The present invention is directed to chemo-therapy of cancer.
A major reason for failure of treatment of cancer patients is resistance to conventional chemo-therapeutic agents. One type of drug resistance, called multi-drug resistance (MDR) is characterized by cross-resistance to functionally and structurally unrelated chemotherapy drugs, such as doxorubicin, vincristine (VCR), vinblastine (VLB), colchicine, and actinomycin D. A number of drugs appear to be active in modifying MDR in model systems, including the calcium channel blocker, verapamil (VRP), the calmodulin inhibitor, trifluoperazine, the anti-arrhythmic drug, quinidine, reserpine, cyclosporin A, Vinca alkaloid analogs, dihydropyridines, and pyridine analogs. Thus, it can be seen that agents that reverse MDR apparently do not seem to have common features. Although several of these MDR-reversing agents have been or are now being tested clinically in cancer patients, they have largely failed to enhance sensitivity to the chemotherapeutic agent.

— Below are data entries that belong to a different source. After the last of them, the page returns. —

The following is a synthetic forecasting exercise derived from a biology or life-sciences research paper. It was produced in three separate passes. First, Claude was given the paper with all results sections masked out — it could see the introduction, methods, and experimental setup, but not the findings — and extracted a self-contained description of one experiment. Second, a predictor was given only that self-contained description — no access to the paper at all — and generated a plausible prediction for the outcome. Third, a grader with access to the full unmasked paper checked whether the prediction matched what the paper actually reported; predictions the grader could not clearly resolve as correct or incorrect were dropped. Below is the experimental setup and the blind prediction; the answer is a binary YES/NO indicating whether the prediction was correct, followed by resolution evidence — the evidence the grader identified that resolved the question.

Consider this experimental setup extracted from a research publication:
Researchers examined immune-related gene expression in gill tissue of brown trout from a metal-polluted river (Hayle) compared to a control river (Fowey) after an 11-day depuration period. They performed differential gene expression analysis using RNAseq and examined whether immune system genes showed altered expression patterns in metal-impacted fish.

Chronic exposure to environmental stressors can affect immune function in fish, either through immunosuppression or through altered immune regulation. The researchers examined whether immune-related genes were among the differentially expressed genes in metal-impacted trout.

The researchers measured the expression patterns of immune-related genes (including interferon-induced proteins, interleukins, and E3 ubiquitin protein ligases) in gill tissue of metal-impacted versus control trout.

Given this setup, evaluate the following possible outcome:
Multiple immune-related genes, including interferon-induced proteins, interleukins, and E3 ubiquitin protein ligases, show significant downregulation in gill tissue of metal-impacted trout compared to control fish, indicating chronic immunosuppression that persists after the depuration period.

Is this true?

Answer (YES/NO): YES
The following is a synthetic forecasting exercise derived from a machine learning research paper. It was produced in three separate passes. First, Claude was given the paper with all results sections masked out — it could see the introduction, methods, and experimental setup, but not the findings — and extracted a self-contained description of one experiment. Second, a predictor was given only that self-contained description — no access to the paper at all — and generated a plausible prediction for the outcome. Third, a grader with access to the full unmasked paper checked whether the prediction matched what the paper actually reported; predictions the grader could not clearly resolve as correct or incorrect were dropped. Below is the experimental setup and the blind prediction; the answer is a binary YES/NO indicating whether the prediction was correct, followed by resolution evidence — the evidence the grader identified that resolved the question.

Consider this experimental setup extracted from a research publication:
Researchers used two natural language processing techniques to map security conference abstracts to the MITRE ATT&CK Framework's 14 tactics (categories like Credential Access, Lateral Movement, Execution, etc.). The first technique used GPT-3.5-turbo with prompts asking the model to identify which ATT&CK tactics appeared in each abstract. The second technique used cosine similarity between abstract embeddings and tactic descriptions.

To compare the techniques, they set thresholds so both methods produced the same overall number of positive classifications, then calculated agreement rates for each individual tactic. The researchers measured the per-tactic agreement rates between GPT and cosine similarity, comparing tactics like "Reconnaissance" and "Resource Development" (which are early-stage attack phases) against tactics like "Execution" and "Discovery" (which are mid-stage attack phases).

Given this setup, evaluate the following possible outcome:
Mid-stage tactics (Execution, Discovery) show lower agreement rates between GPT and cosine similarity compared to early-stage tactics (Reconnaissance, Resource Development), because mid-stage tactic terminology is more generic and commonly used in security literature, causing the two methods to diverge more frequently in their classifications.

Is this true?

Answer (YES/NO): YES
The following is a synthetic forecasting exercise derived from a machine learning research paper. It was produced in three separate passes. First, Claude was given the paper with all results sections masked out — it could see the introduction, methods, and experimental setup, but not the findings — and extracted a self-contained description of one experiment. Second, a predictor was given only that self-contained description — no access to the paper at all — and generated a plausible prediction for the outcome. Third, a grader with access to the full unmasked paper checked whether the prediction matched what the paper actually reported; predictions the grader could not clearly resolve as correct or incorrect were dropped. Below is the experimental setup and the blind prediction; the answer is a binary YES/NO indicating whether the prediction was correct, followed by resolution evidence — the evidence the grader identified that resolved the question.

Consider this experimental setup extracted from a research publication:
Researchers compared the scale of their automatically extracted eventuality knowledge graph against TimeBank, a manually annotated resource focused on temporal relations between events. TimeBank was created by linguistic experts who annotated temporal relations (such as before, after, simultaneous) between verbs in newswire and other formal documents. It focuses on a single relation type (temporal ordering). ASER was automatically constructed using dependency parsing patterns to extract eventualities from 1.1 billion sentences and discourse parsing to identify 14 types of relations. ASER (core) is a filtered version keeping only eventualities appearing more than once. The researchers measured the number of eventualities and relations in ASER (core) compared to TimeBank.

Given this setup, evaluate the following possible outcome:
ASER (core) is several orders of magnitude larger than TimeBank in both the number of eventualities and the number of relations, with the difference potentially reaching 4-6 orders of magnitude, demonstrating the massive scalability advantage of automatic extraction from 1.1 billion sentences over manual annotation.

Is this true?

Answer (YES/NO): YES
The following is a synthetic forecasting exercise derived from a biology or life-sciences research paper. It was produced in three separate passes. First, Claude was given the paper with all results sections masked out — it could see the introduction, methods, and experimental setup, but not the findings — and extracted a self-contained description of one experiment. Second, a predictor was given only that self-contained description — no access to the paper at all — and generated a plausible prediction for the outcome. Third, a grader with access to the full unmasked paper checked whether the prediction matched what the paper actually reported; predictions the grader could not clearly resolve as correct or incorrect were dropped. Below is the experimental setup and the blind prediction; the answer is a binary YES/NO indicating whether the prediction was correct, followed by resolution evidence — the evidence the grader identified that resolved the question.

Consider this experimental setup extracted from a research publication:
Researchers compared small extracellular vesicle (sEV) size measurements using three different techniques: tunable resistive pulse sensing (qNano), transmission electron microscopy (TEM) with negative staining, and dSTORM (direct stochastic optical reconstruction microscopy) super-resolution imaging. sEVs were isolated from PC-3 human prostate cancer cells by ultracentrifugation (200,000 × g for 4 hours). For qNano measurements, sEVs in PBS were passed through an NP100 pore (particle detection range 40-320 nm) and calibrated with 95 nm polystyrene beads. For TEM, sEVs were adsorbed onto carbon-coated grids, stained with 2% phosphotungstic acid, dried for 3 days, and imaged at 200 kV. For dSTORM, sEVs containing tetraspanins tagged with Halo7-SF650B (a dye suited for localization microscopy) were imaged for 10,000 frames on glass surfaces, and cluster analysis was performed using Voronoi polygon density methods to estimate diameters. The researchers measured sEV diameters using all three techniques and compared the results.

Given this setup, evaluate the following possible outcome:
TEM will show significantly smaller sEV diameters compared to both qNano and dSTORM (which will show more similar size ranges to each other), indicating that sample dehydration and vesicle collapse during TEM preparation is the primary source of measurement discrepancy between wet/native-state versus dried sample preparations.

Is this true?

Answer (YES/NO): NO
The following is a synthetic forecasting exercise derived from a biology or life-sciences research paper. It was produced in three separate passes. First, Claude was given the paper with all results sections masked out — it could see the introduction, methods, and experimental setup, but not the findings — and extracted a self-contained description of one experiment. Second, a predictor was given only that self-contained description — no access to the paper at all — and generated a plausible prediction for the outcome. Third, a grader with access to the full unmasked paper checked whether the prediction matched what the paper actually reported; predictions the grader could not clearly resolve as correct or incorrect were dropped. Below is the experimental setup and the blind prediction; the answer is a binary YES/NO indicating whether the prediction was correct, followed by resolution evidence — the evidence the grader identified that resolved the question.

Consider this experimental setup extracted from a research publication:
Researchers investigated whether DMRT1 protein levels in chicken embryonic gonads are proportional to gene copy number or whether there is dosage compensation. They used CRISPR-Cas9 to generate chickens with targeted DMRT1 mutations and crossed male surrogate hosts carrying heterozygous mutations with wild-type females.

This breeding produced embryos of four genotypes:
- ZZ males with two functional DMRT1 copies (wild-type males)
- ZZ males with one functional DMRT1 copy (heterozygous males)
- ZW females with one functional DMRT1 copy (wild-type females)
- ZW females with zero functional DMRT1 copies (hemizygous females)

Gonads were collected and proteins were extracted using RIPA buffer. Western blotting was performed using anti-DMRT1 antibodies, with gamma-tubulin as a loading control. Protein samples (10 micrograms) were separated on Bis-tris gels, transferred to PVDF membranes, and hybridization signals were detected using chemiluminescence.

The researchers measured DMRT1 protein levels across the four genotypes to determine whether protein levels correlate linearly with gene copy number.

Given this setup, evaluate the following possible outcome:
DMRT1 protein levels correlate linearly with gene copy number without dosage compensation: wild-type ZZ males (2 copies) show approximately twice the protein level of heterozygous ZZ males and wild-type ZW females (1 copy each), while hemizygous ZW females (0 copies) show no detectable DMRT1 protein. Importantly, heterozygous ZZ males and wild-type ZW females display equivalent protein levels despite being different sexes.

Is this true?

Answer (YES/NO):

Instead, serious toxicities develop at or below plasma drug levels required for MDR reversal in vitro.
A tricyclic compound, phenoxazine, has been found to potentiate the uptake of VCR and VLB in MDR GC.sub.3 /Cl and KBCh.RTM.-8-5 cells to a greater extent than verapamil. While this discovery has utility and holds promise, it would be desirable to identify derivatives of phenoxazine which would modulate MDR and which show even higher stability and lower toxicity.